For my first foray into making a Sinatra app from scratch, I decided to work with an MVC concept I interact with daily: dermatology treatment. I’ve worked as a surgery coordinator for a skin cancer surgeon for almost 3 years and have seen the value of being able to easily track patients and their outstanding treatment.
Or rather, I should say that I can imagine being able to easily track patients. In reality, handling results and scheduled appointments for 10 providers and tens of thousands of patients is a much more complex process and requires a robust EHR (electronic health record) system to organize the chaos. Even then, though, it’s hard to find a way to get a quick view of who has outstanding treatment and needs to be prioritized.
While rudimentary, my approach starting out was to created 3 essential models:
- Providers (users who can sign up and manage their patients)
- Patients (who have basic demographics and a history of various conditions)
- Conditions (chosen from a list and with details like diagnosis and treatment dates, treatment types, etc.)
I made a perhaps overly-ambitious goal of creating a functioning app over the weekend, which in all fairness, I did accomplish. However, I wasn’t completely satisfied with how I originally implented the authentication methods of confirming the provider was logged in and that only that provider’s patients could be edited by the provider. I found a way to make this work in the erb view but decided that it should ultimately be the controllers’ responsibility to handle authentication.
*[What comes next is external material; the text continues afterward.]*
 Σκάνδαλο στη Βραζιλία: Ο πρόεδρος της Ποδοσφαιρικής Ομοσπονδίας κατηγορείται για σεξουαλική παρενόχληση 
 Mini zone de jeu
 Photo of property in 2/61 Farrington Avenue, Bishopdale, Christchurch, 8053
So, I started refactoring. And I broke everything. Thankfully, reviewing a previous lecture by Avi both inspired and guided me through the frustration of taking a working product, partially destroying it, and putting it back together in a way that felt correct and scalable.
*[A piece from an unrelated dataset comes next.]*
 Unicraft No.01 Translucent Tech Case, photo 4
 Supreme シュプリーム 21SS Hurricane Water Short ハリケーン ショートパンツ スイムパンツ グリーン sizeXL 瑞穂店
The app uses 2 primary layers of authentication:
- logged_in? prevents non-users from accessing the patient and condition views.
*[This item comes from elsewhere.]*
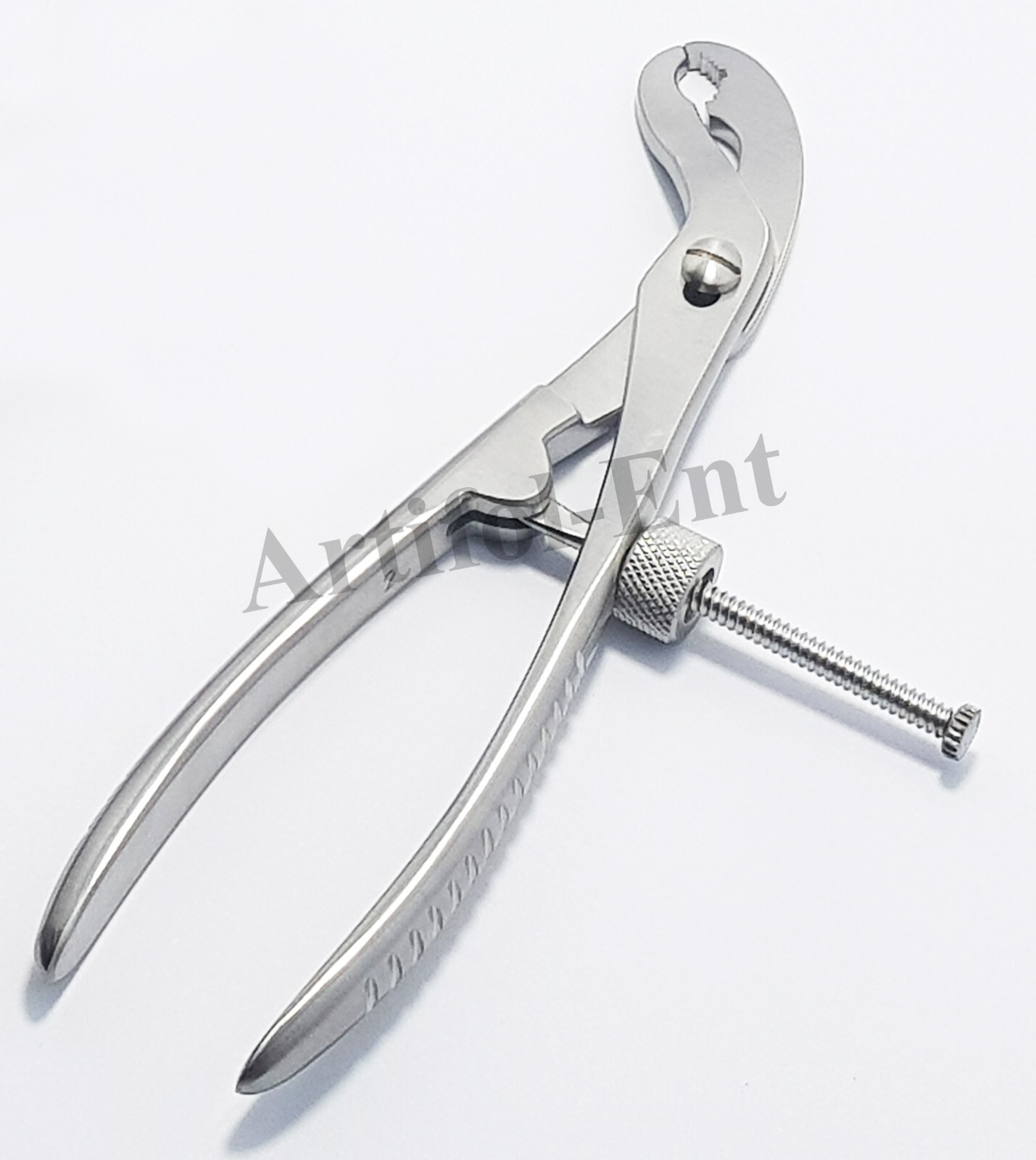 Reposition Forceps 6″ 15cm Non-slip Orthopedic Surgical Repositioning Pliers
- current_user restricts access to a provider’s patients (and their conditions) to that specific provider only.
I took it a couple steps further by implementing Bootstrap alerts to display validation errors and - after realizing the amount of repeat code in my controllers - creating simplified helper methods to clean things up, such as:
def current_user
@provider ||= Provider.find_by(username: session[:username]) if session[:username]
end
def current_patient
@patient ||= current_user.patients.find_by_id(params[:id])
end
def current_condition
@condition ||= current_patient.conditions.find_by_id(params[:cid])
end
The end result was functioning code I could be happy looking at and understanding, which is the whole point of it all, isn’t it?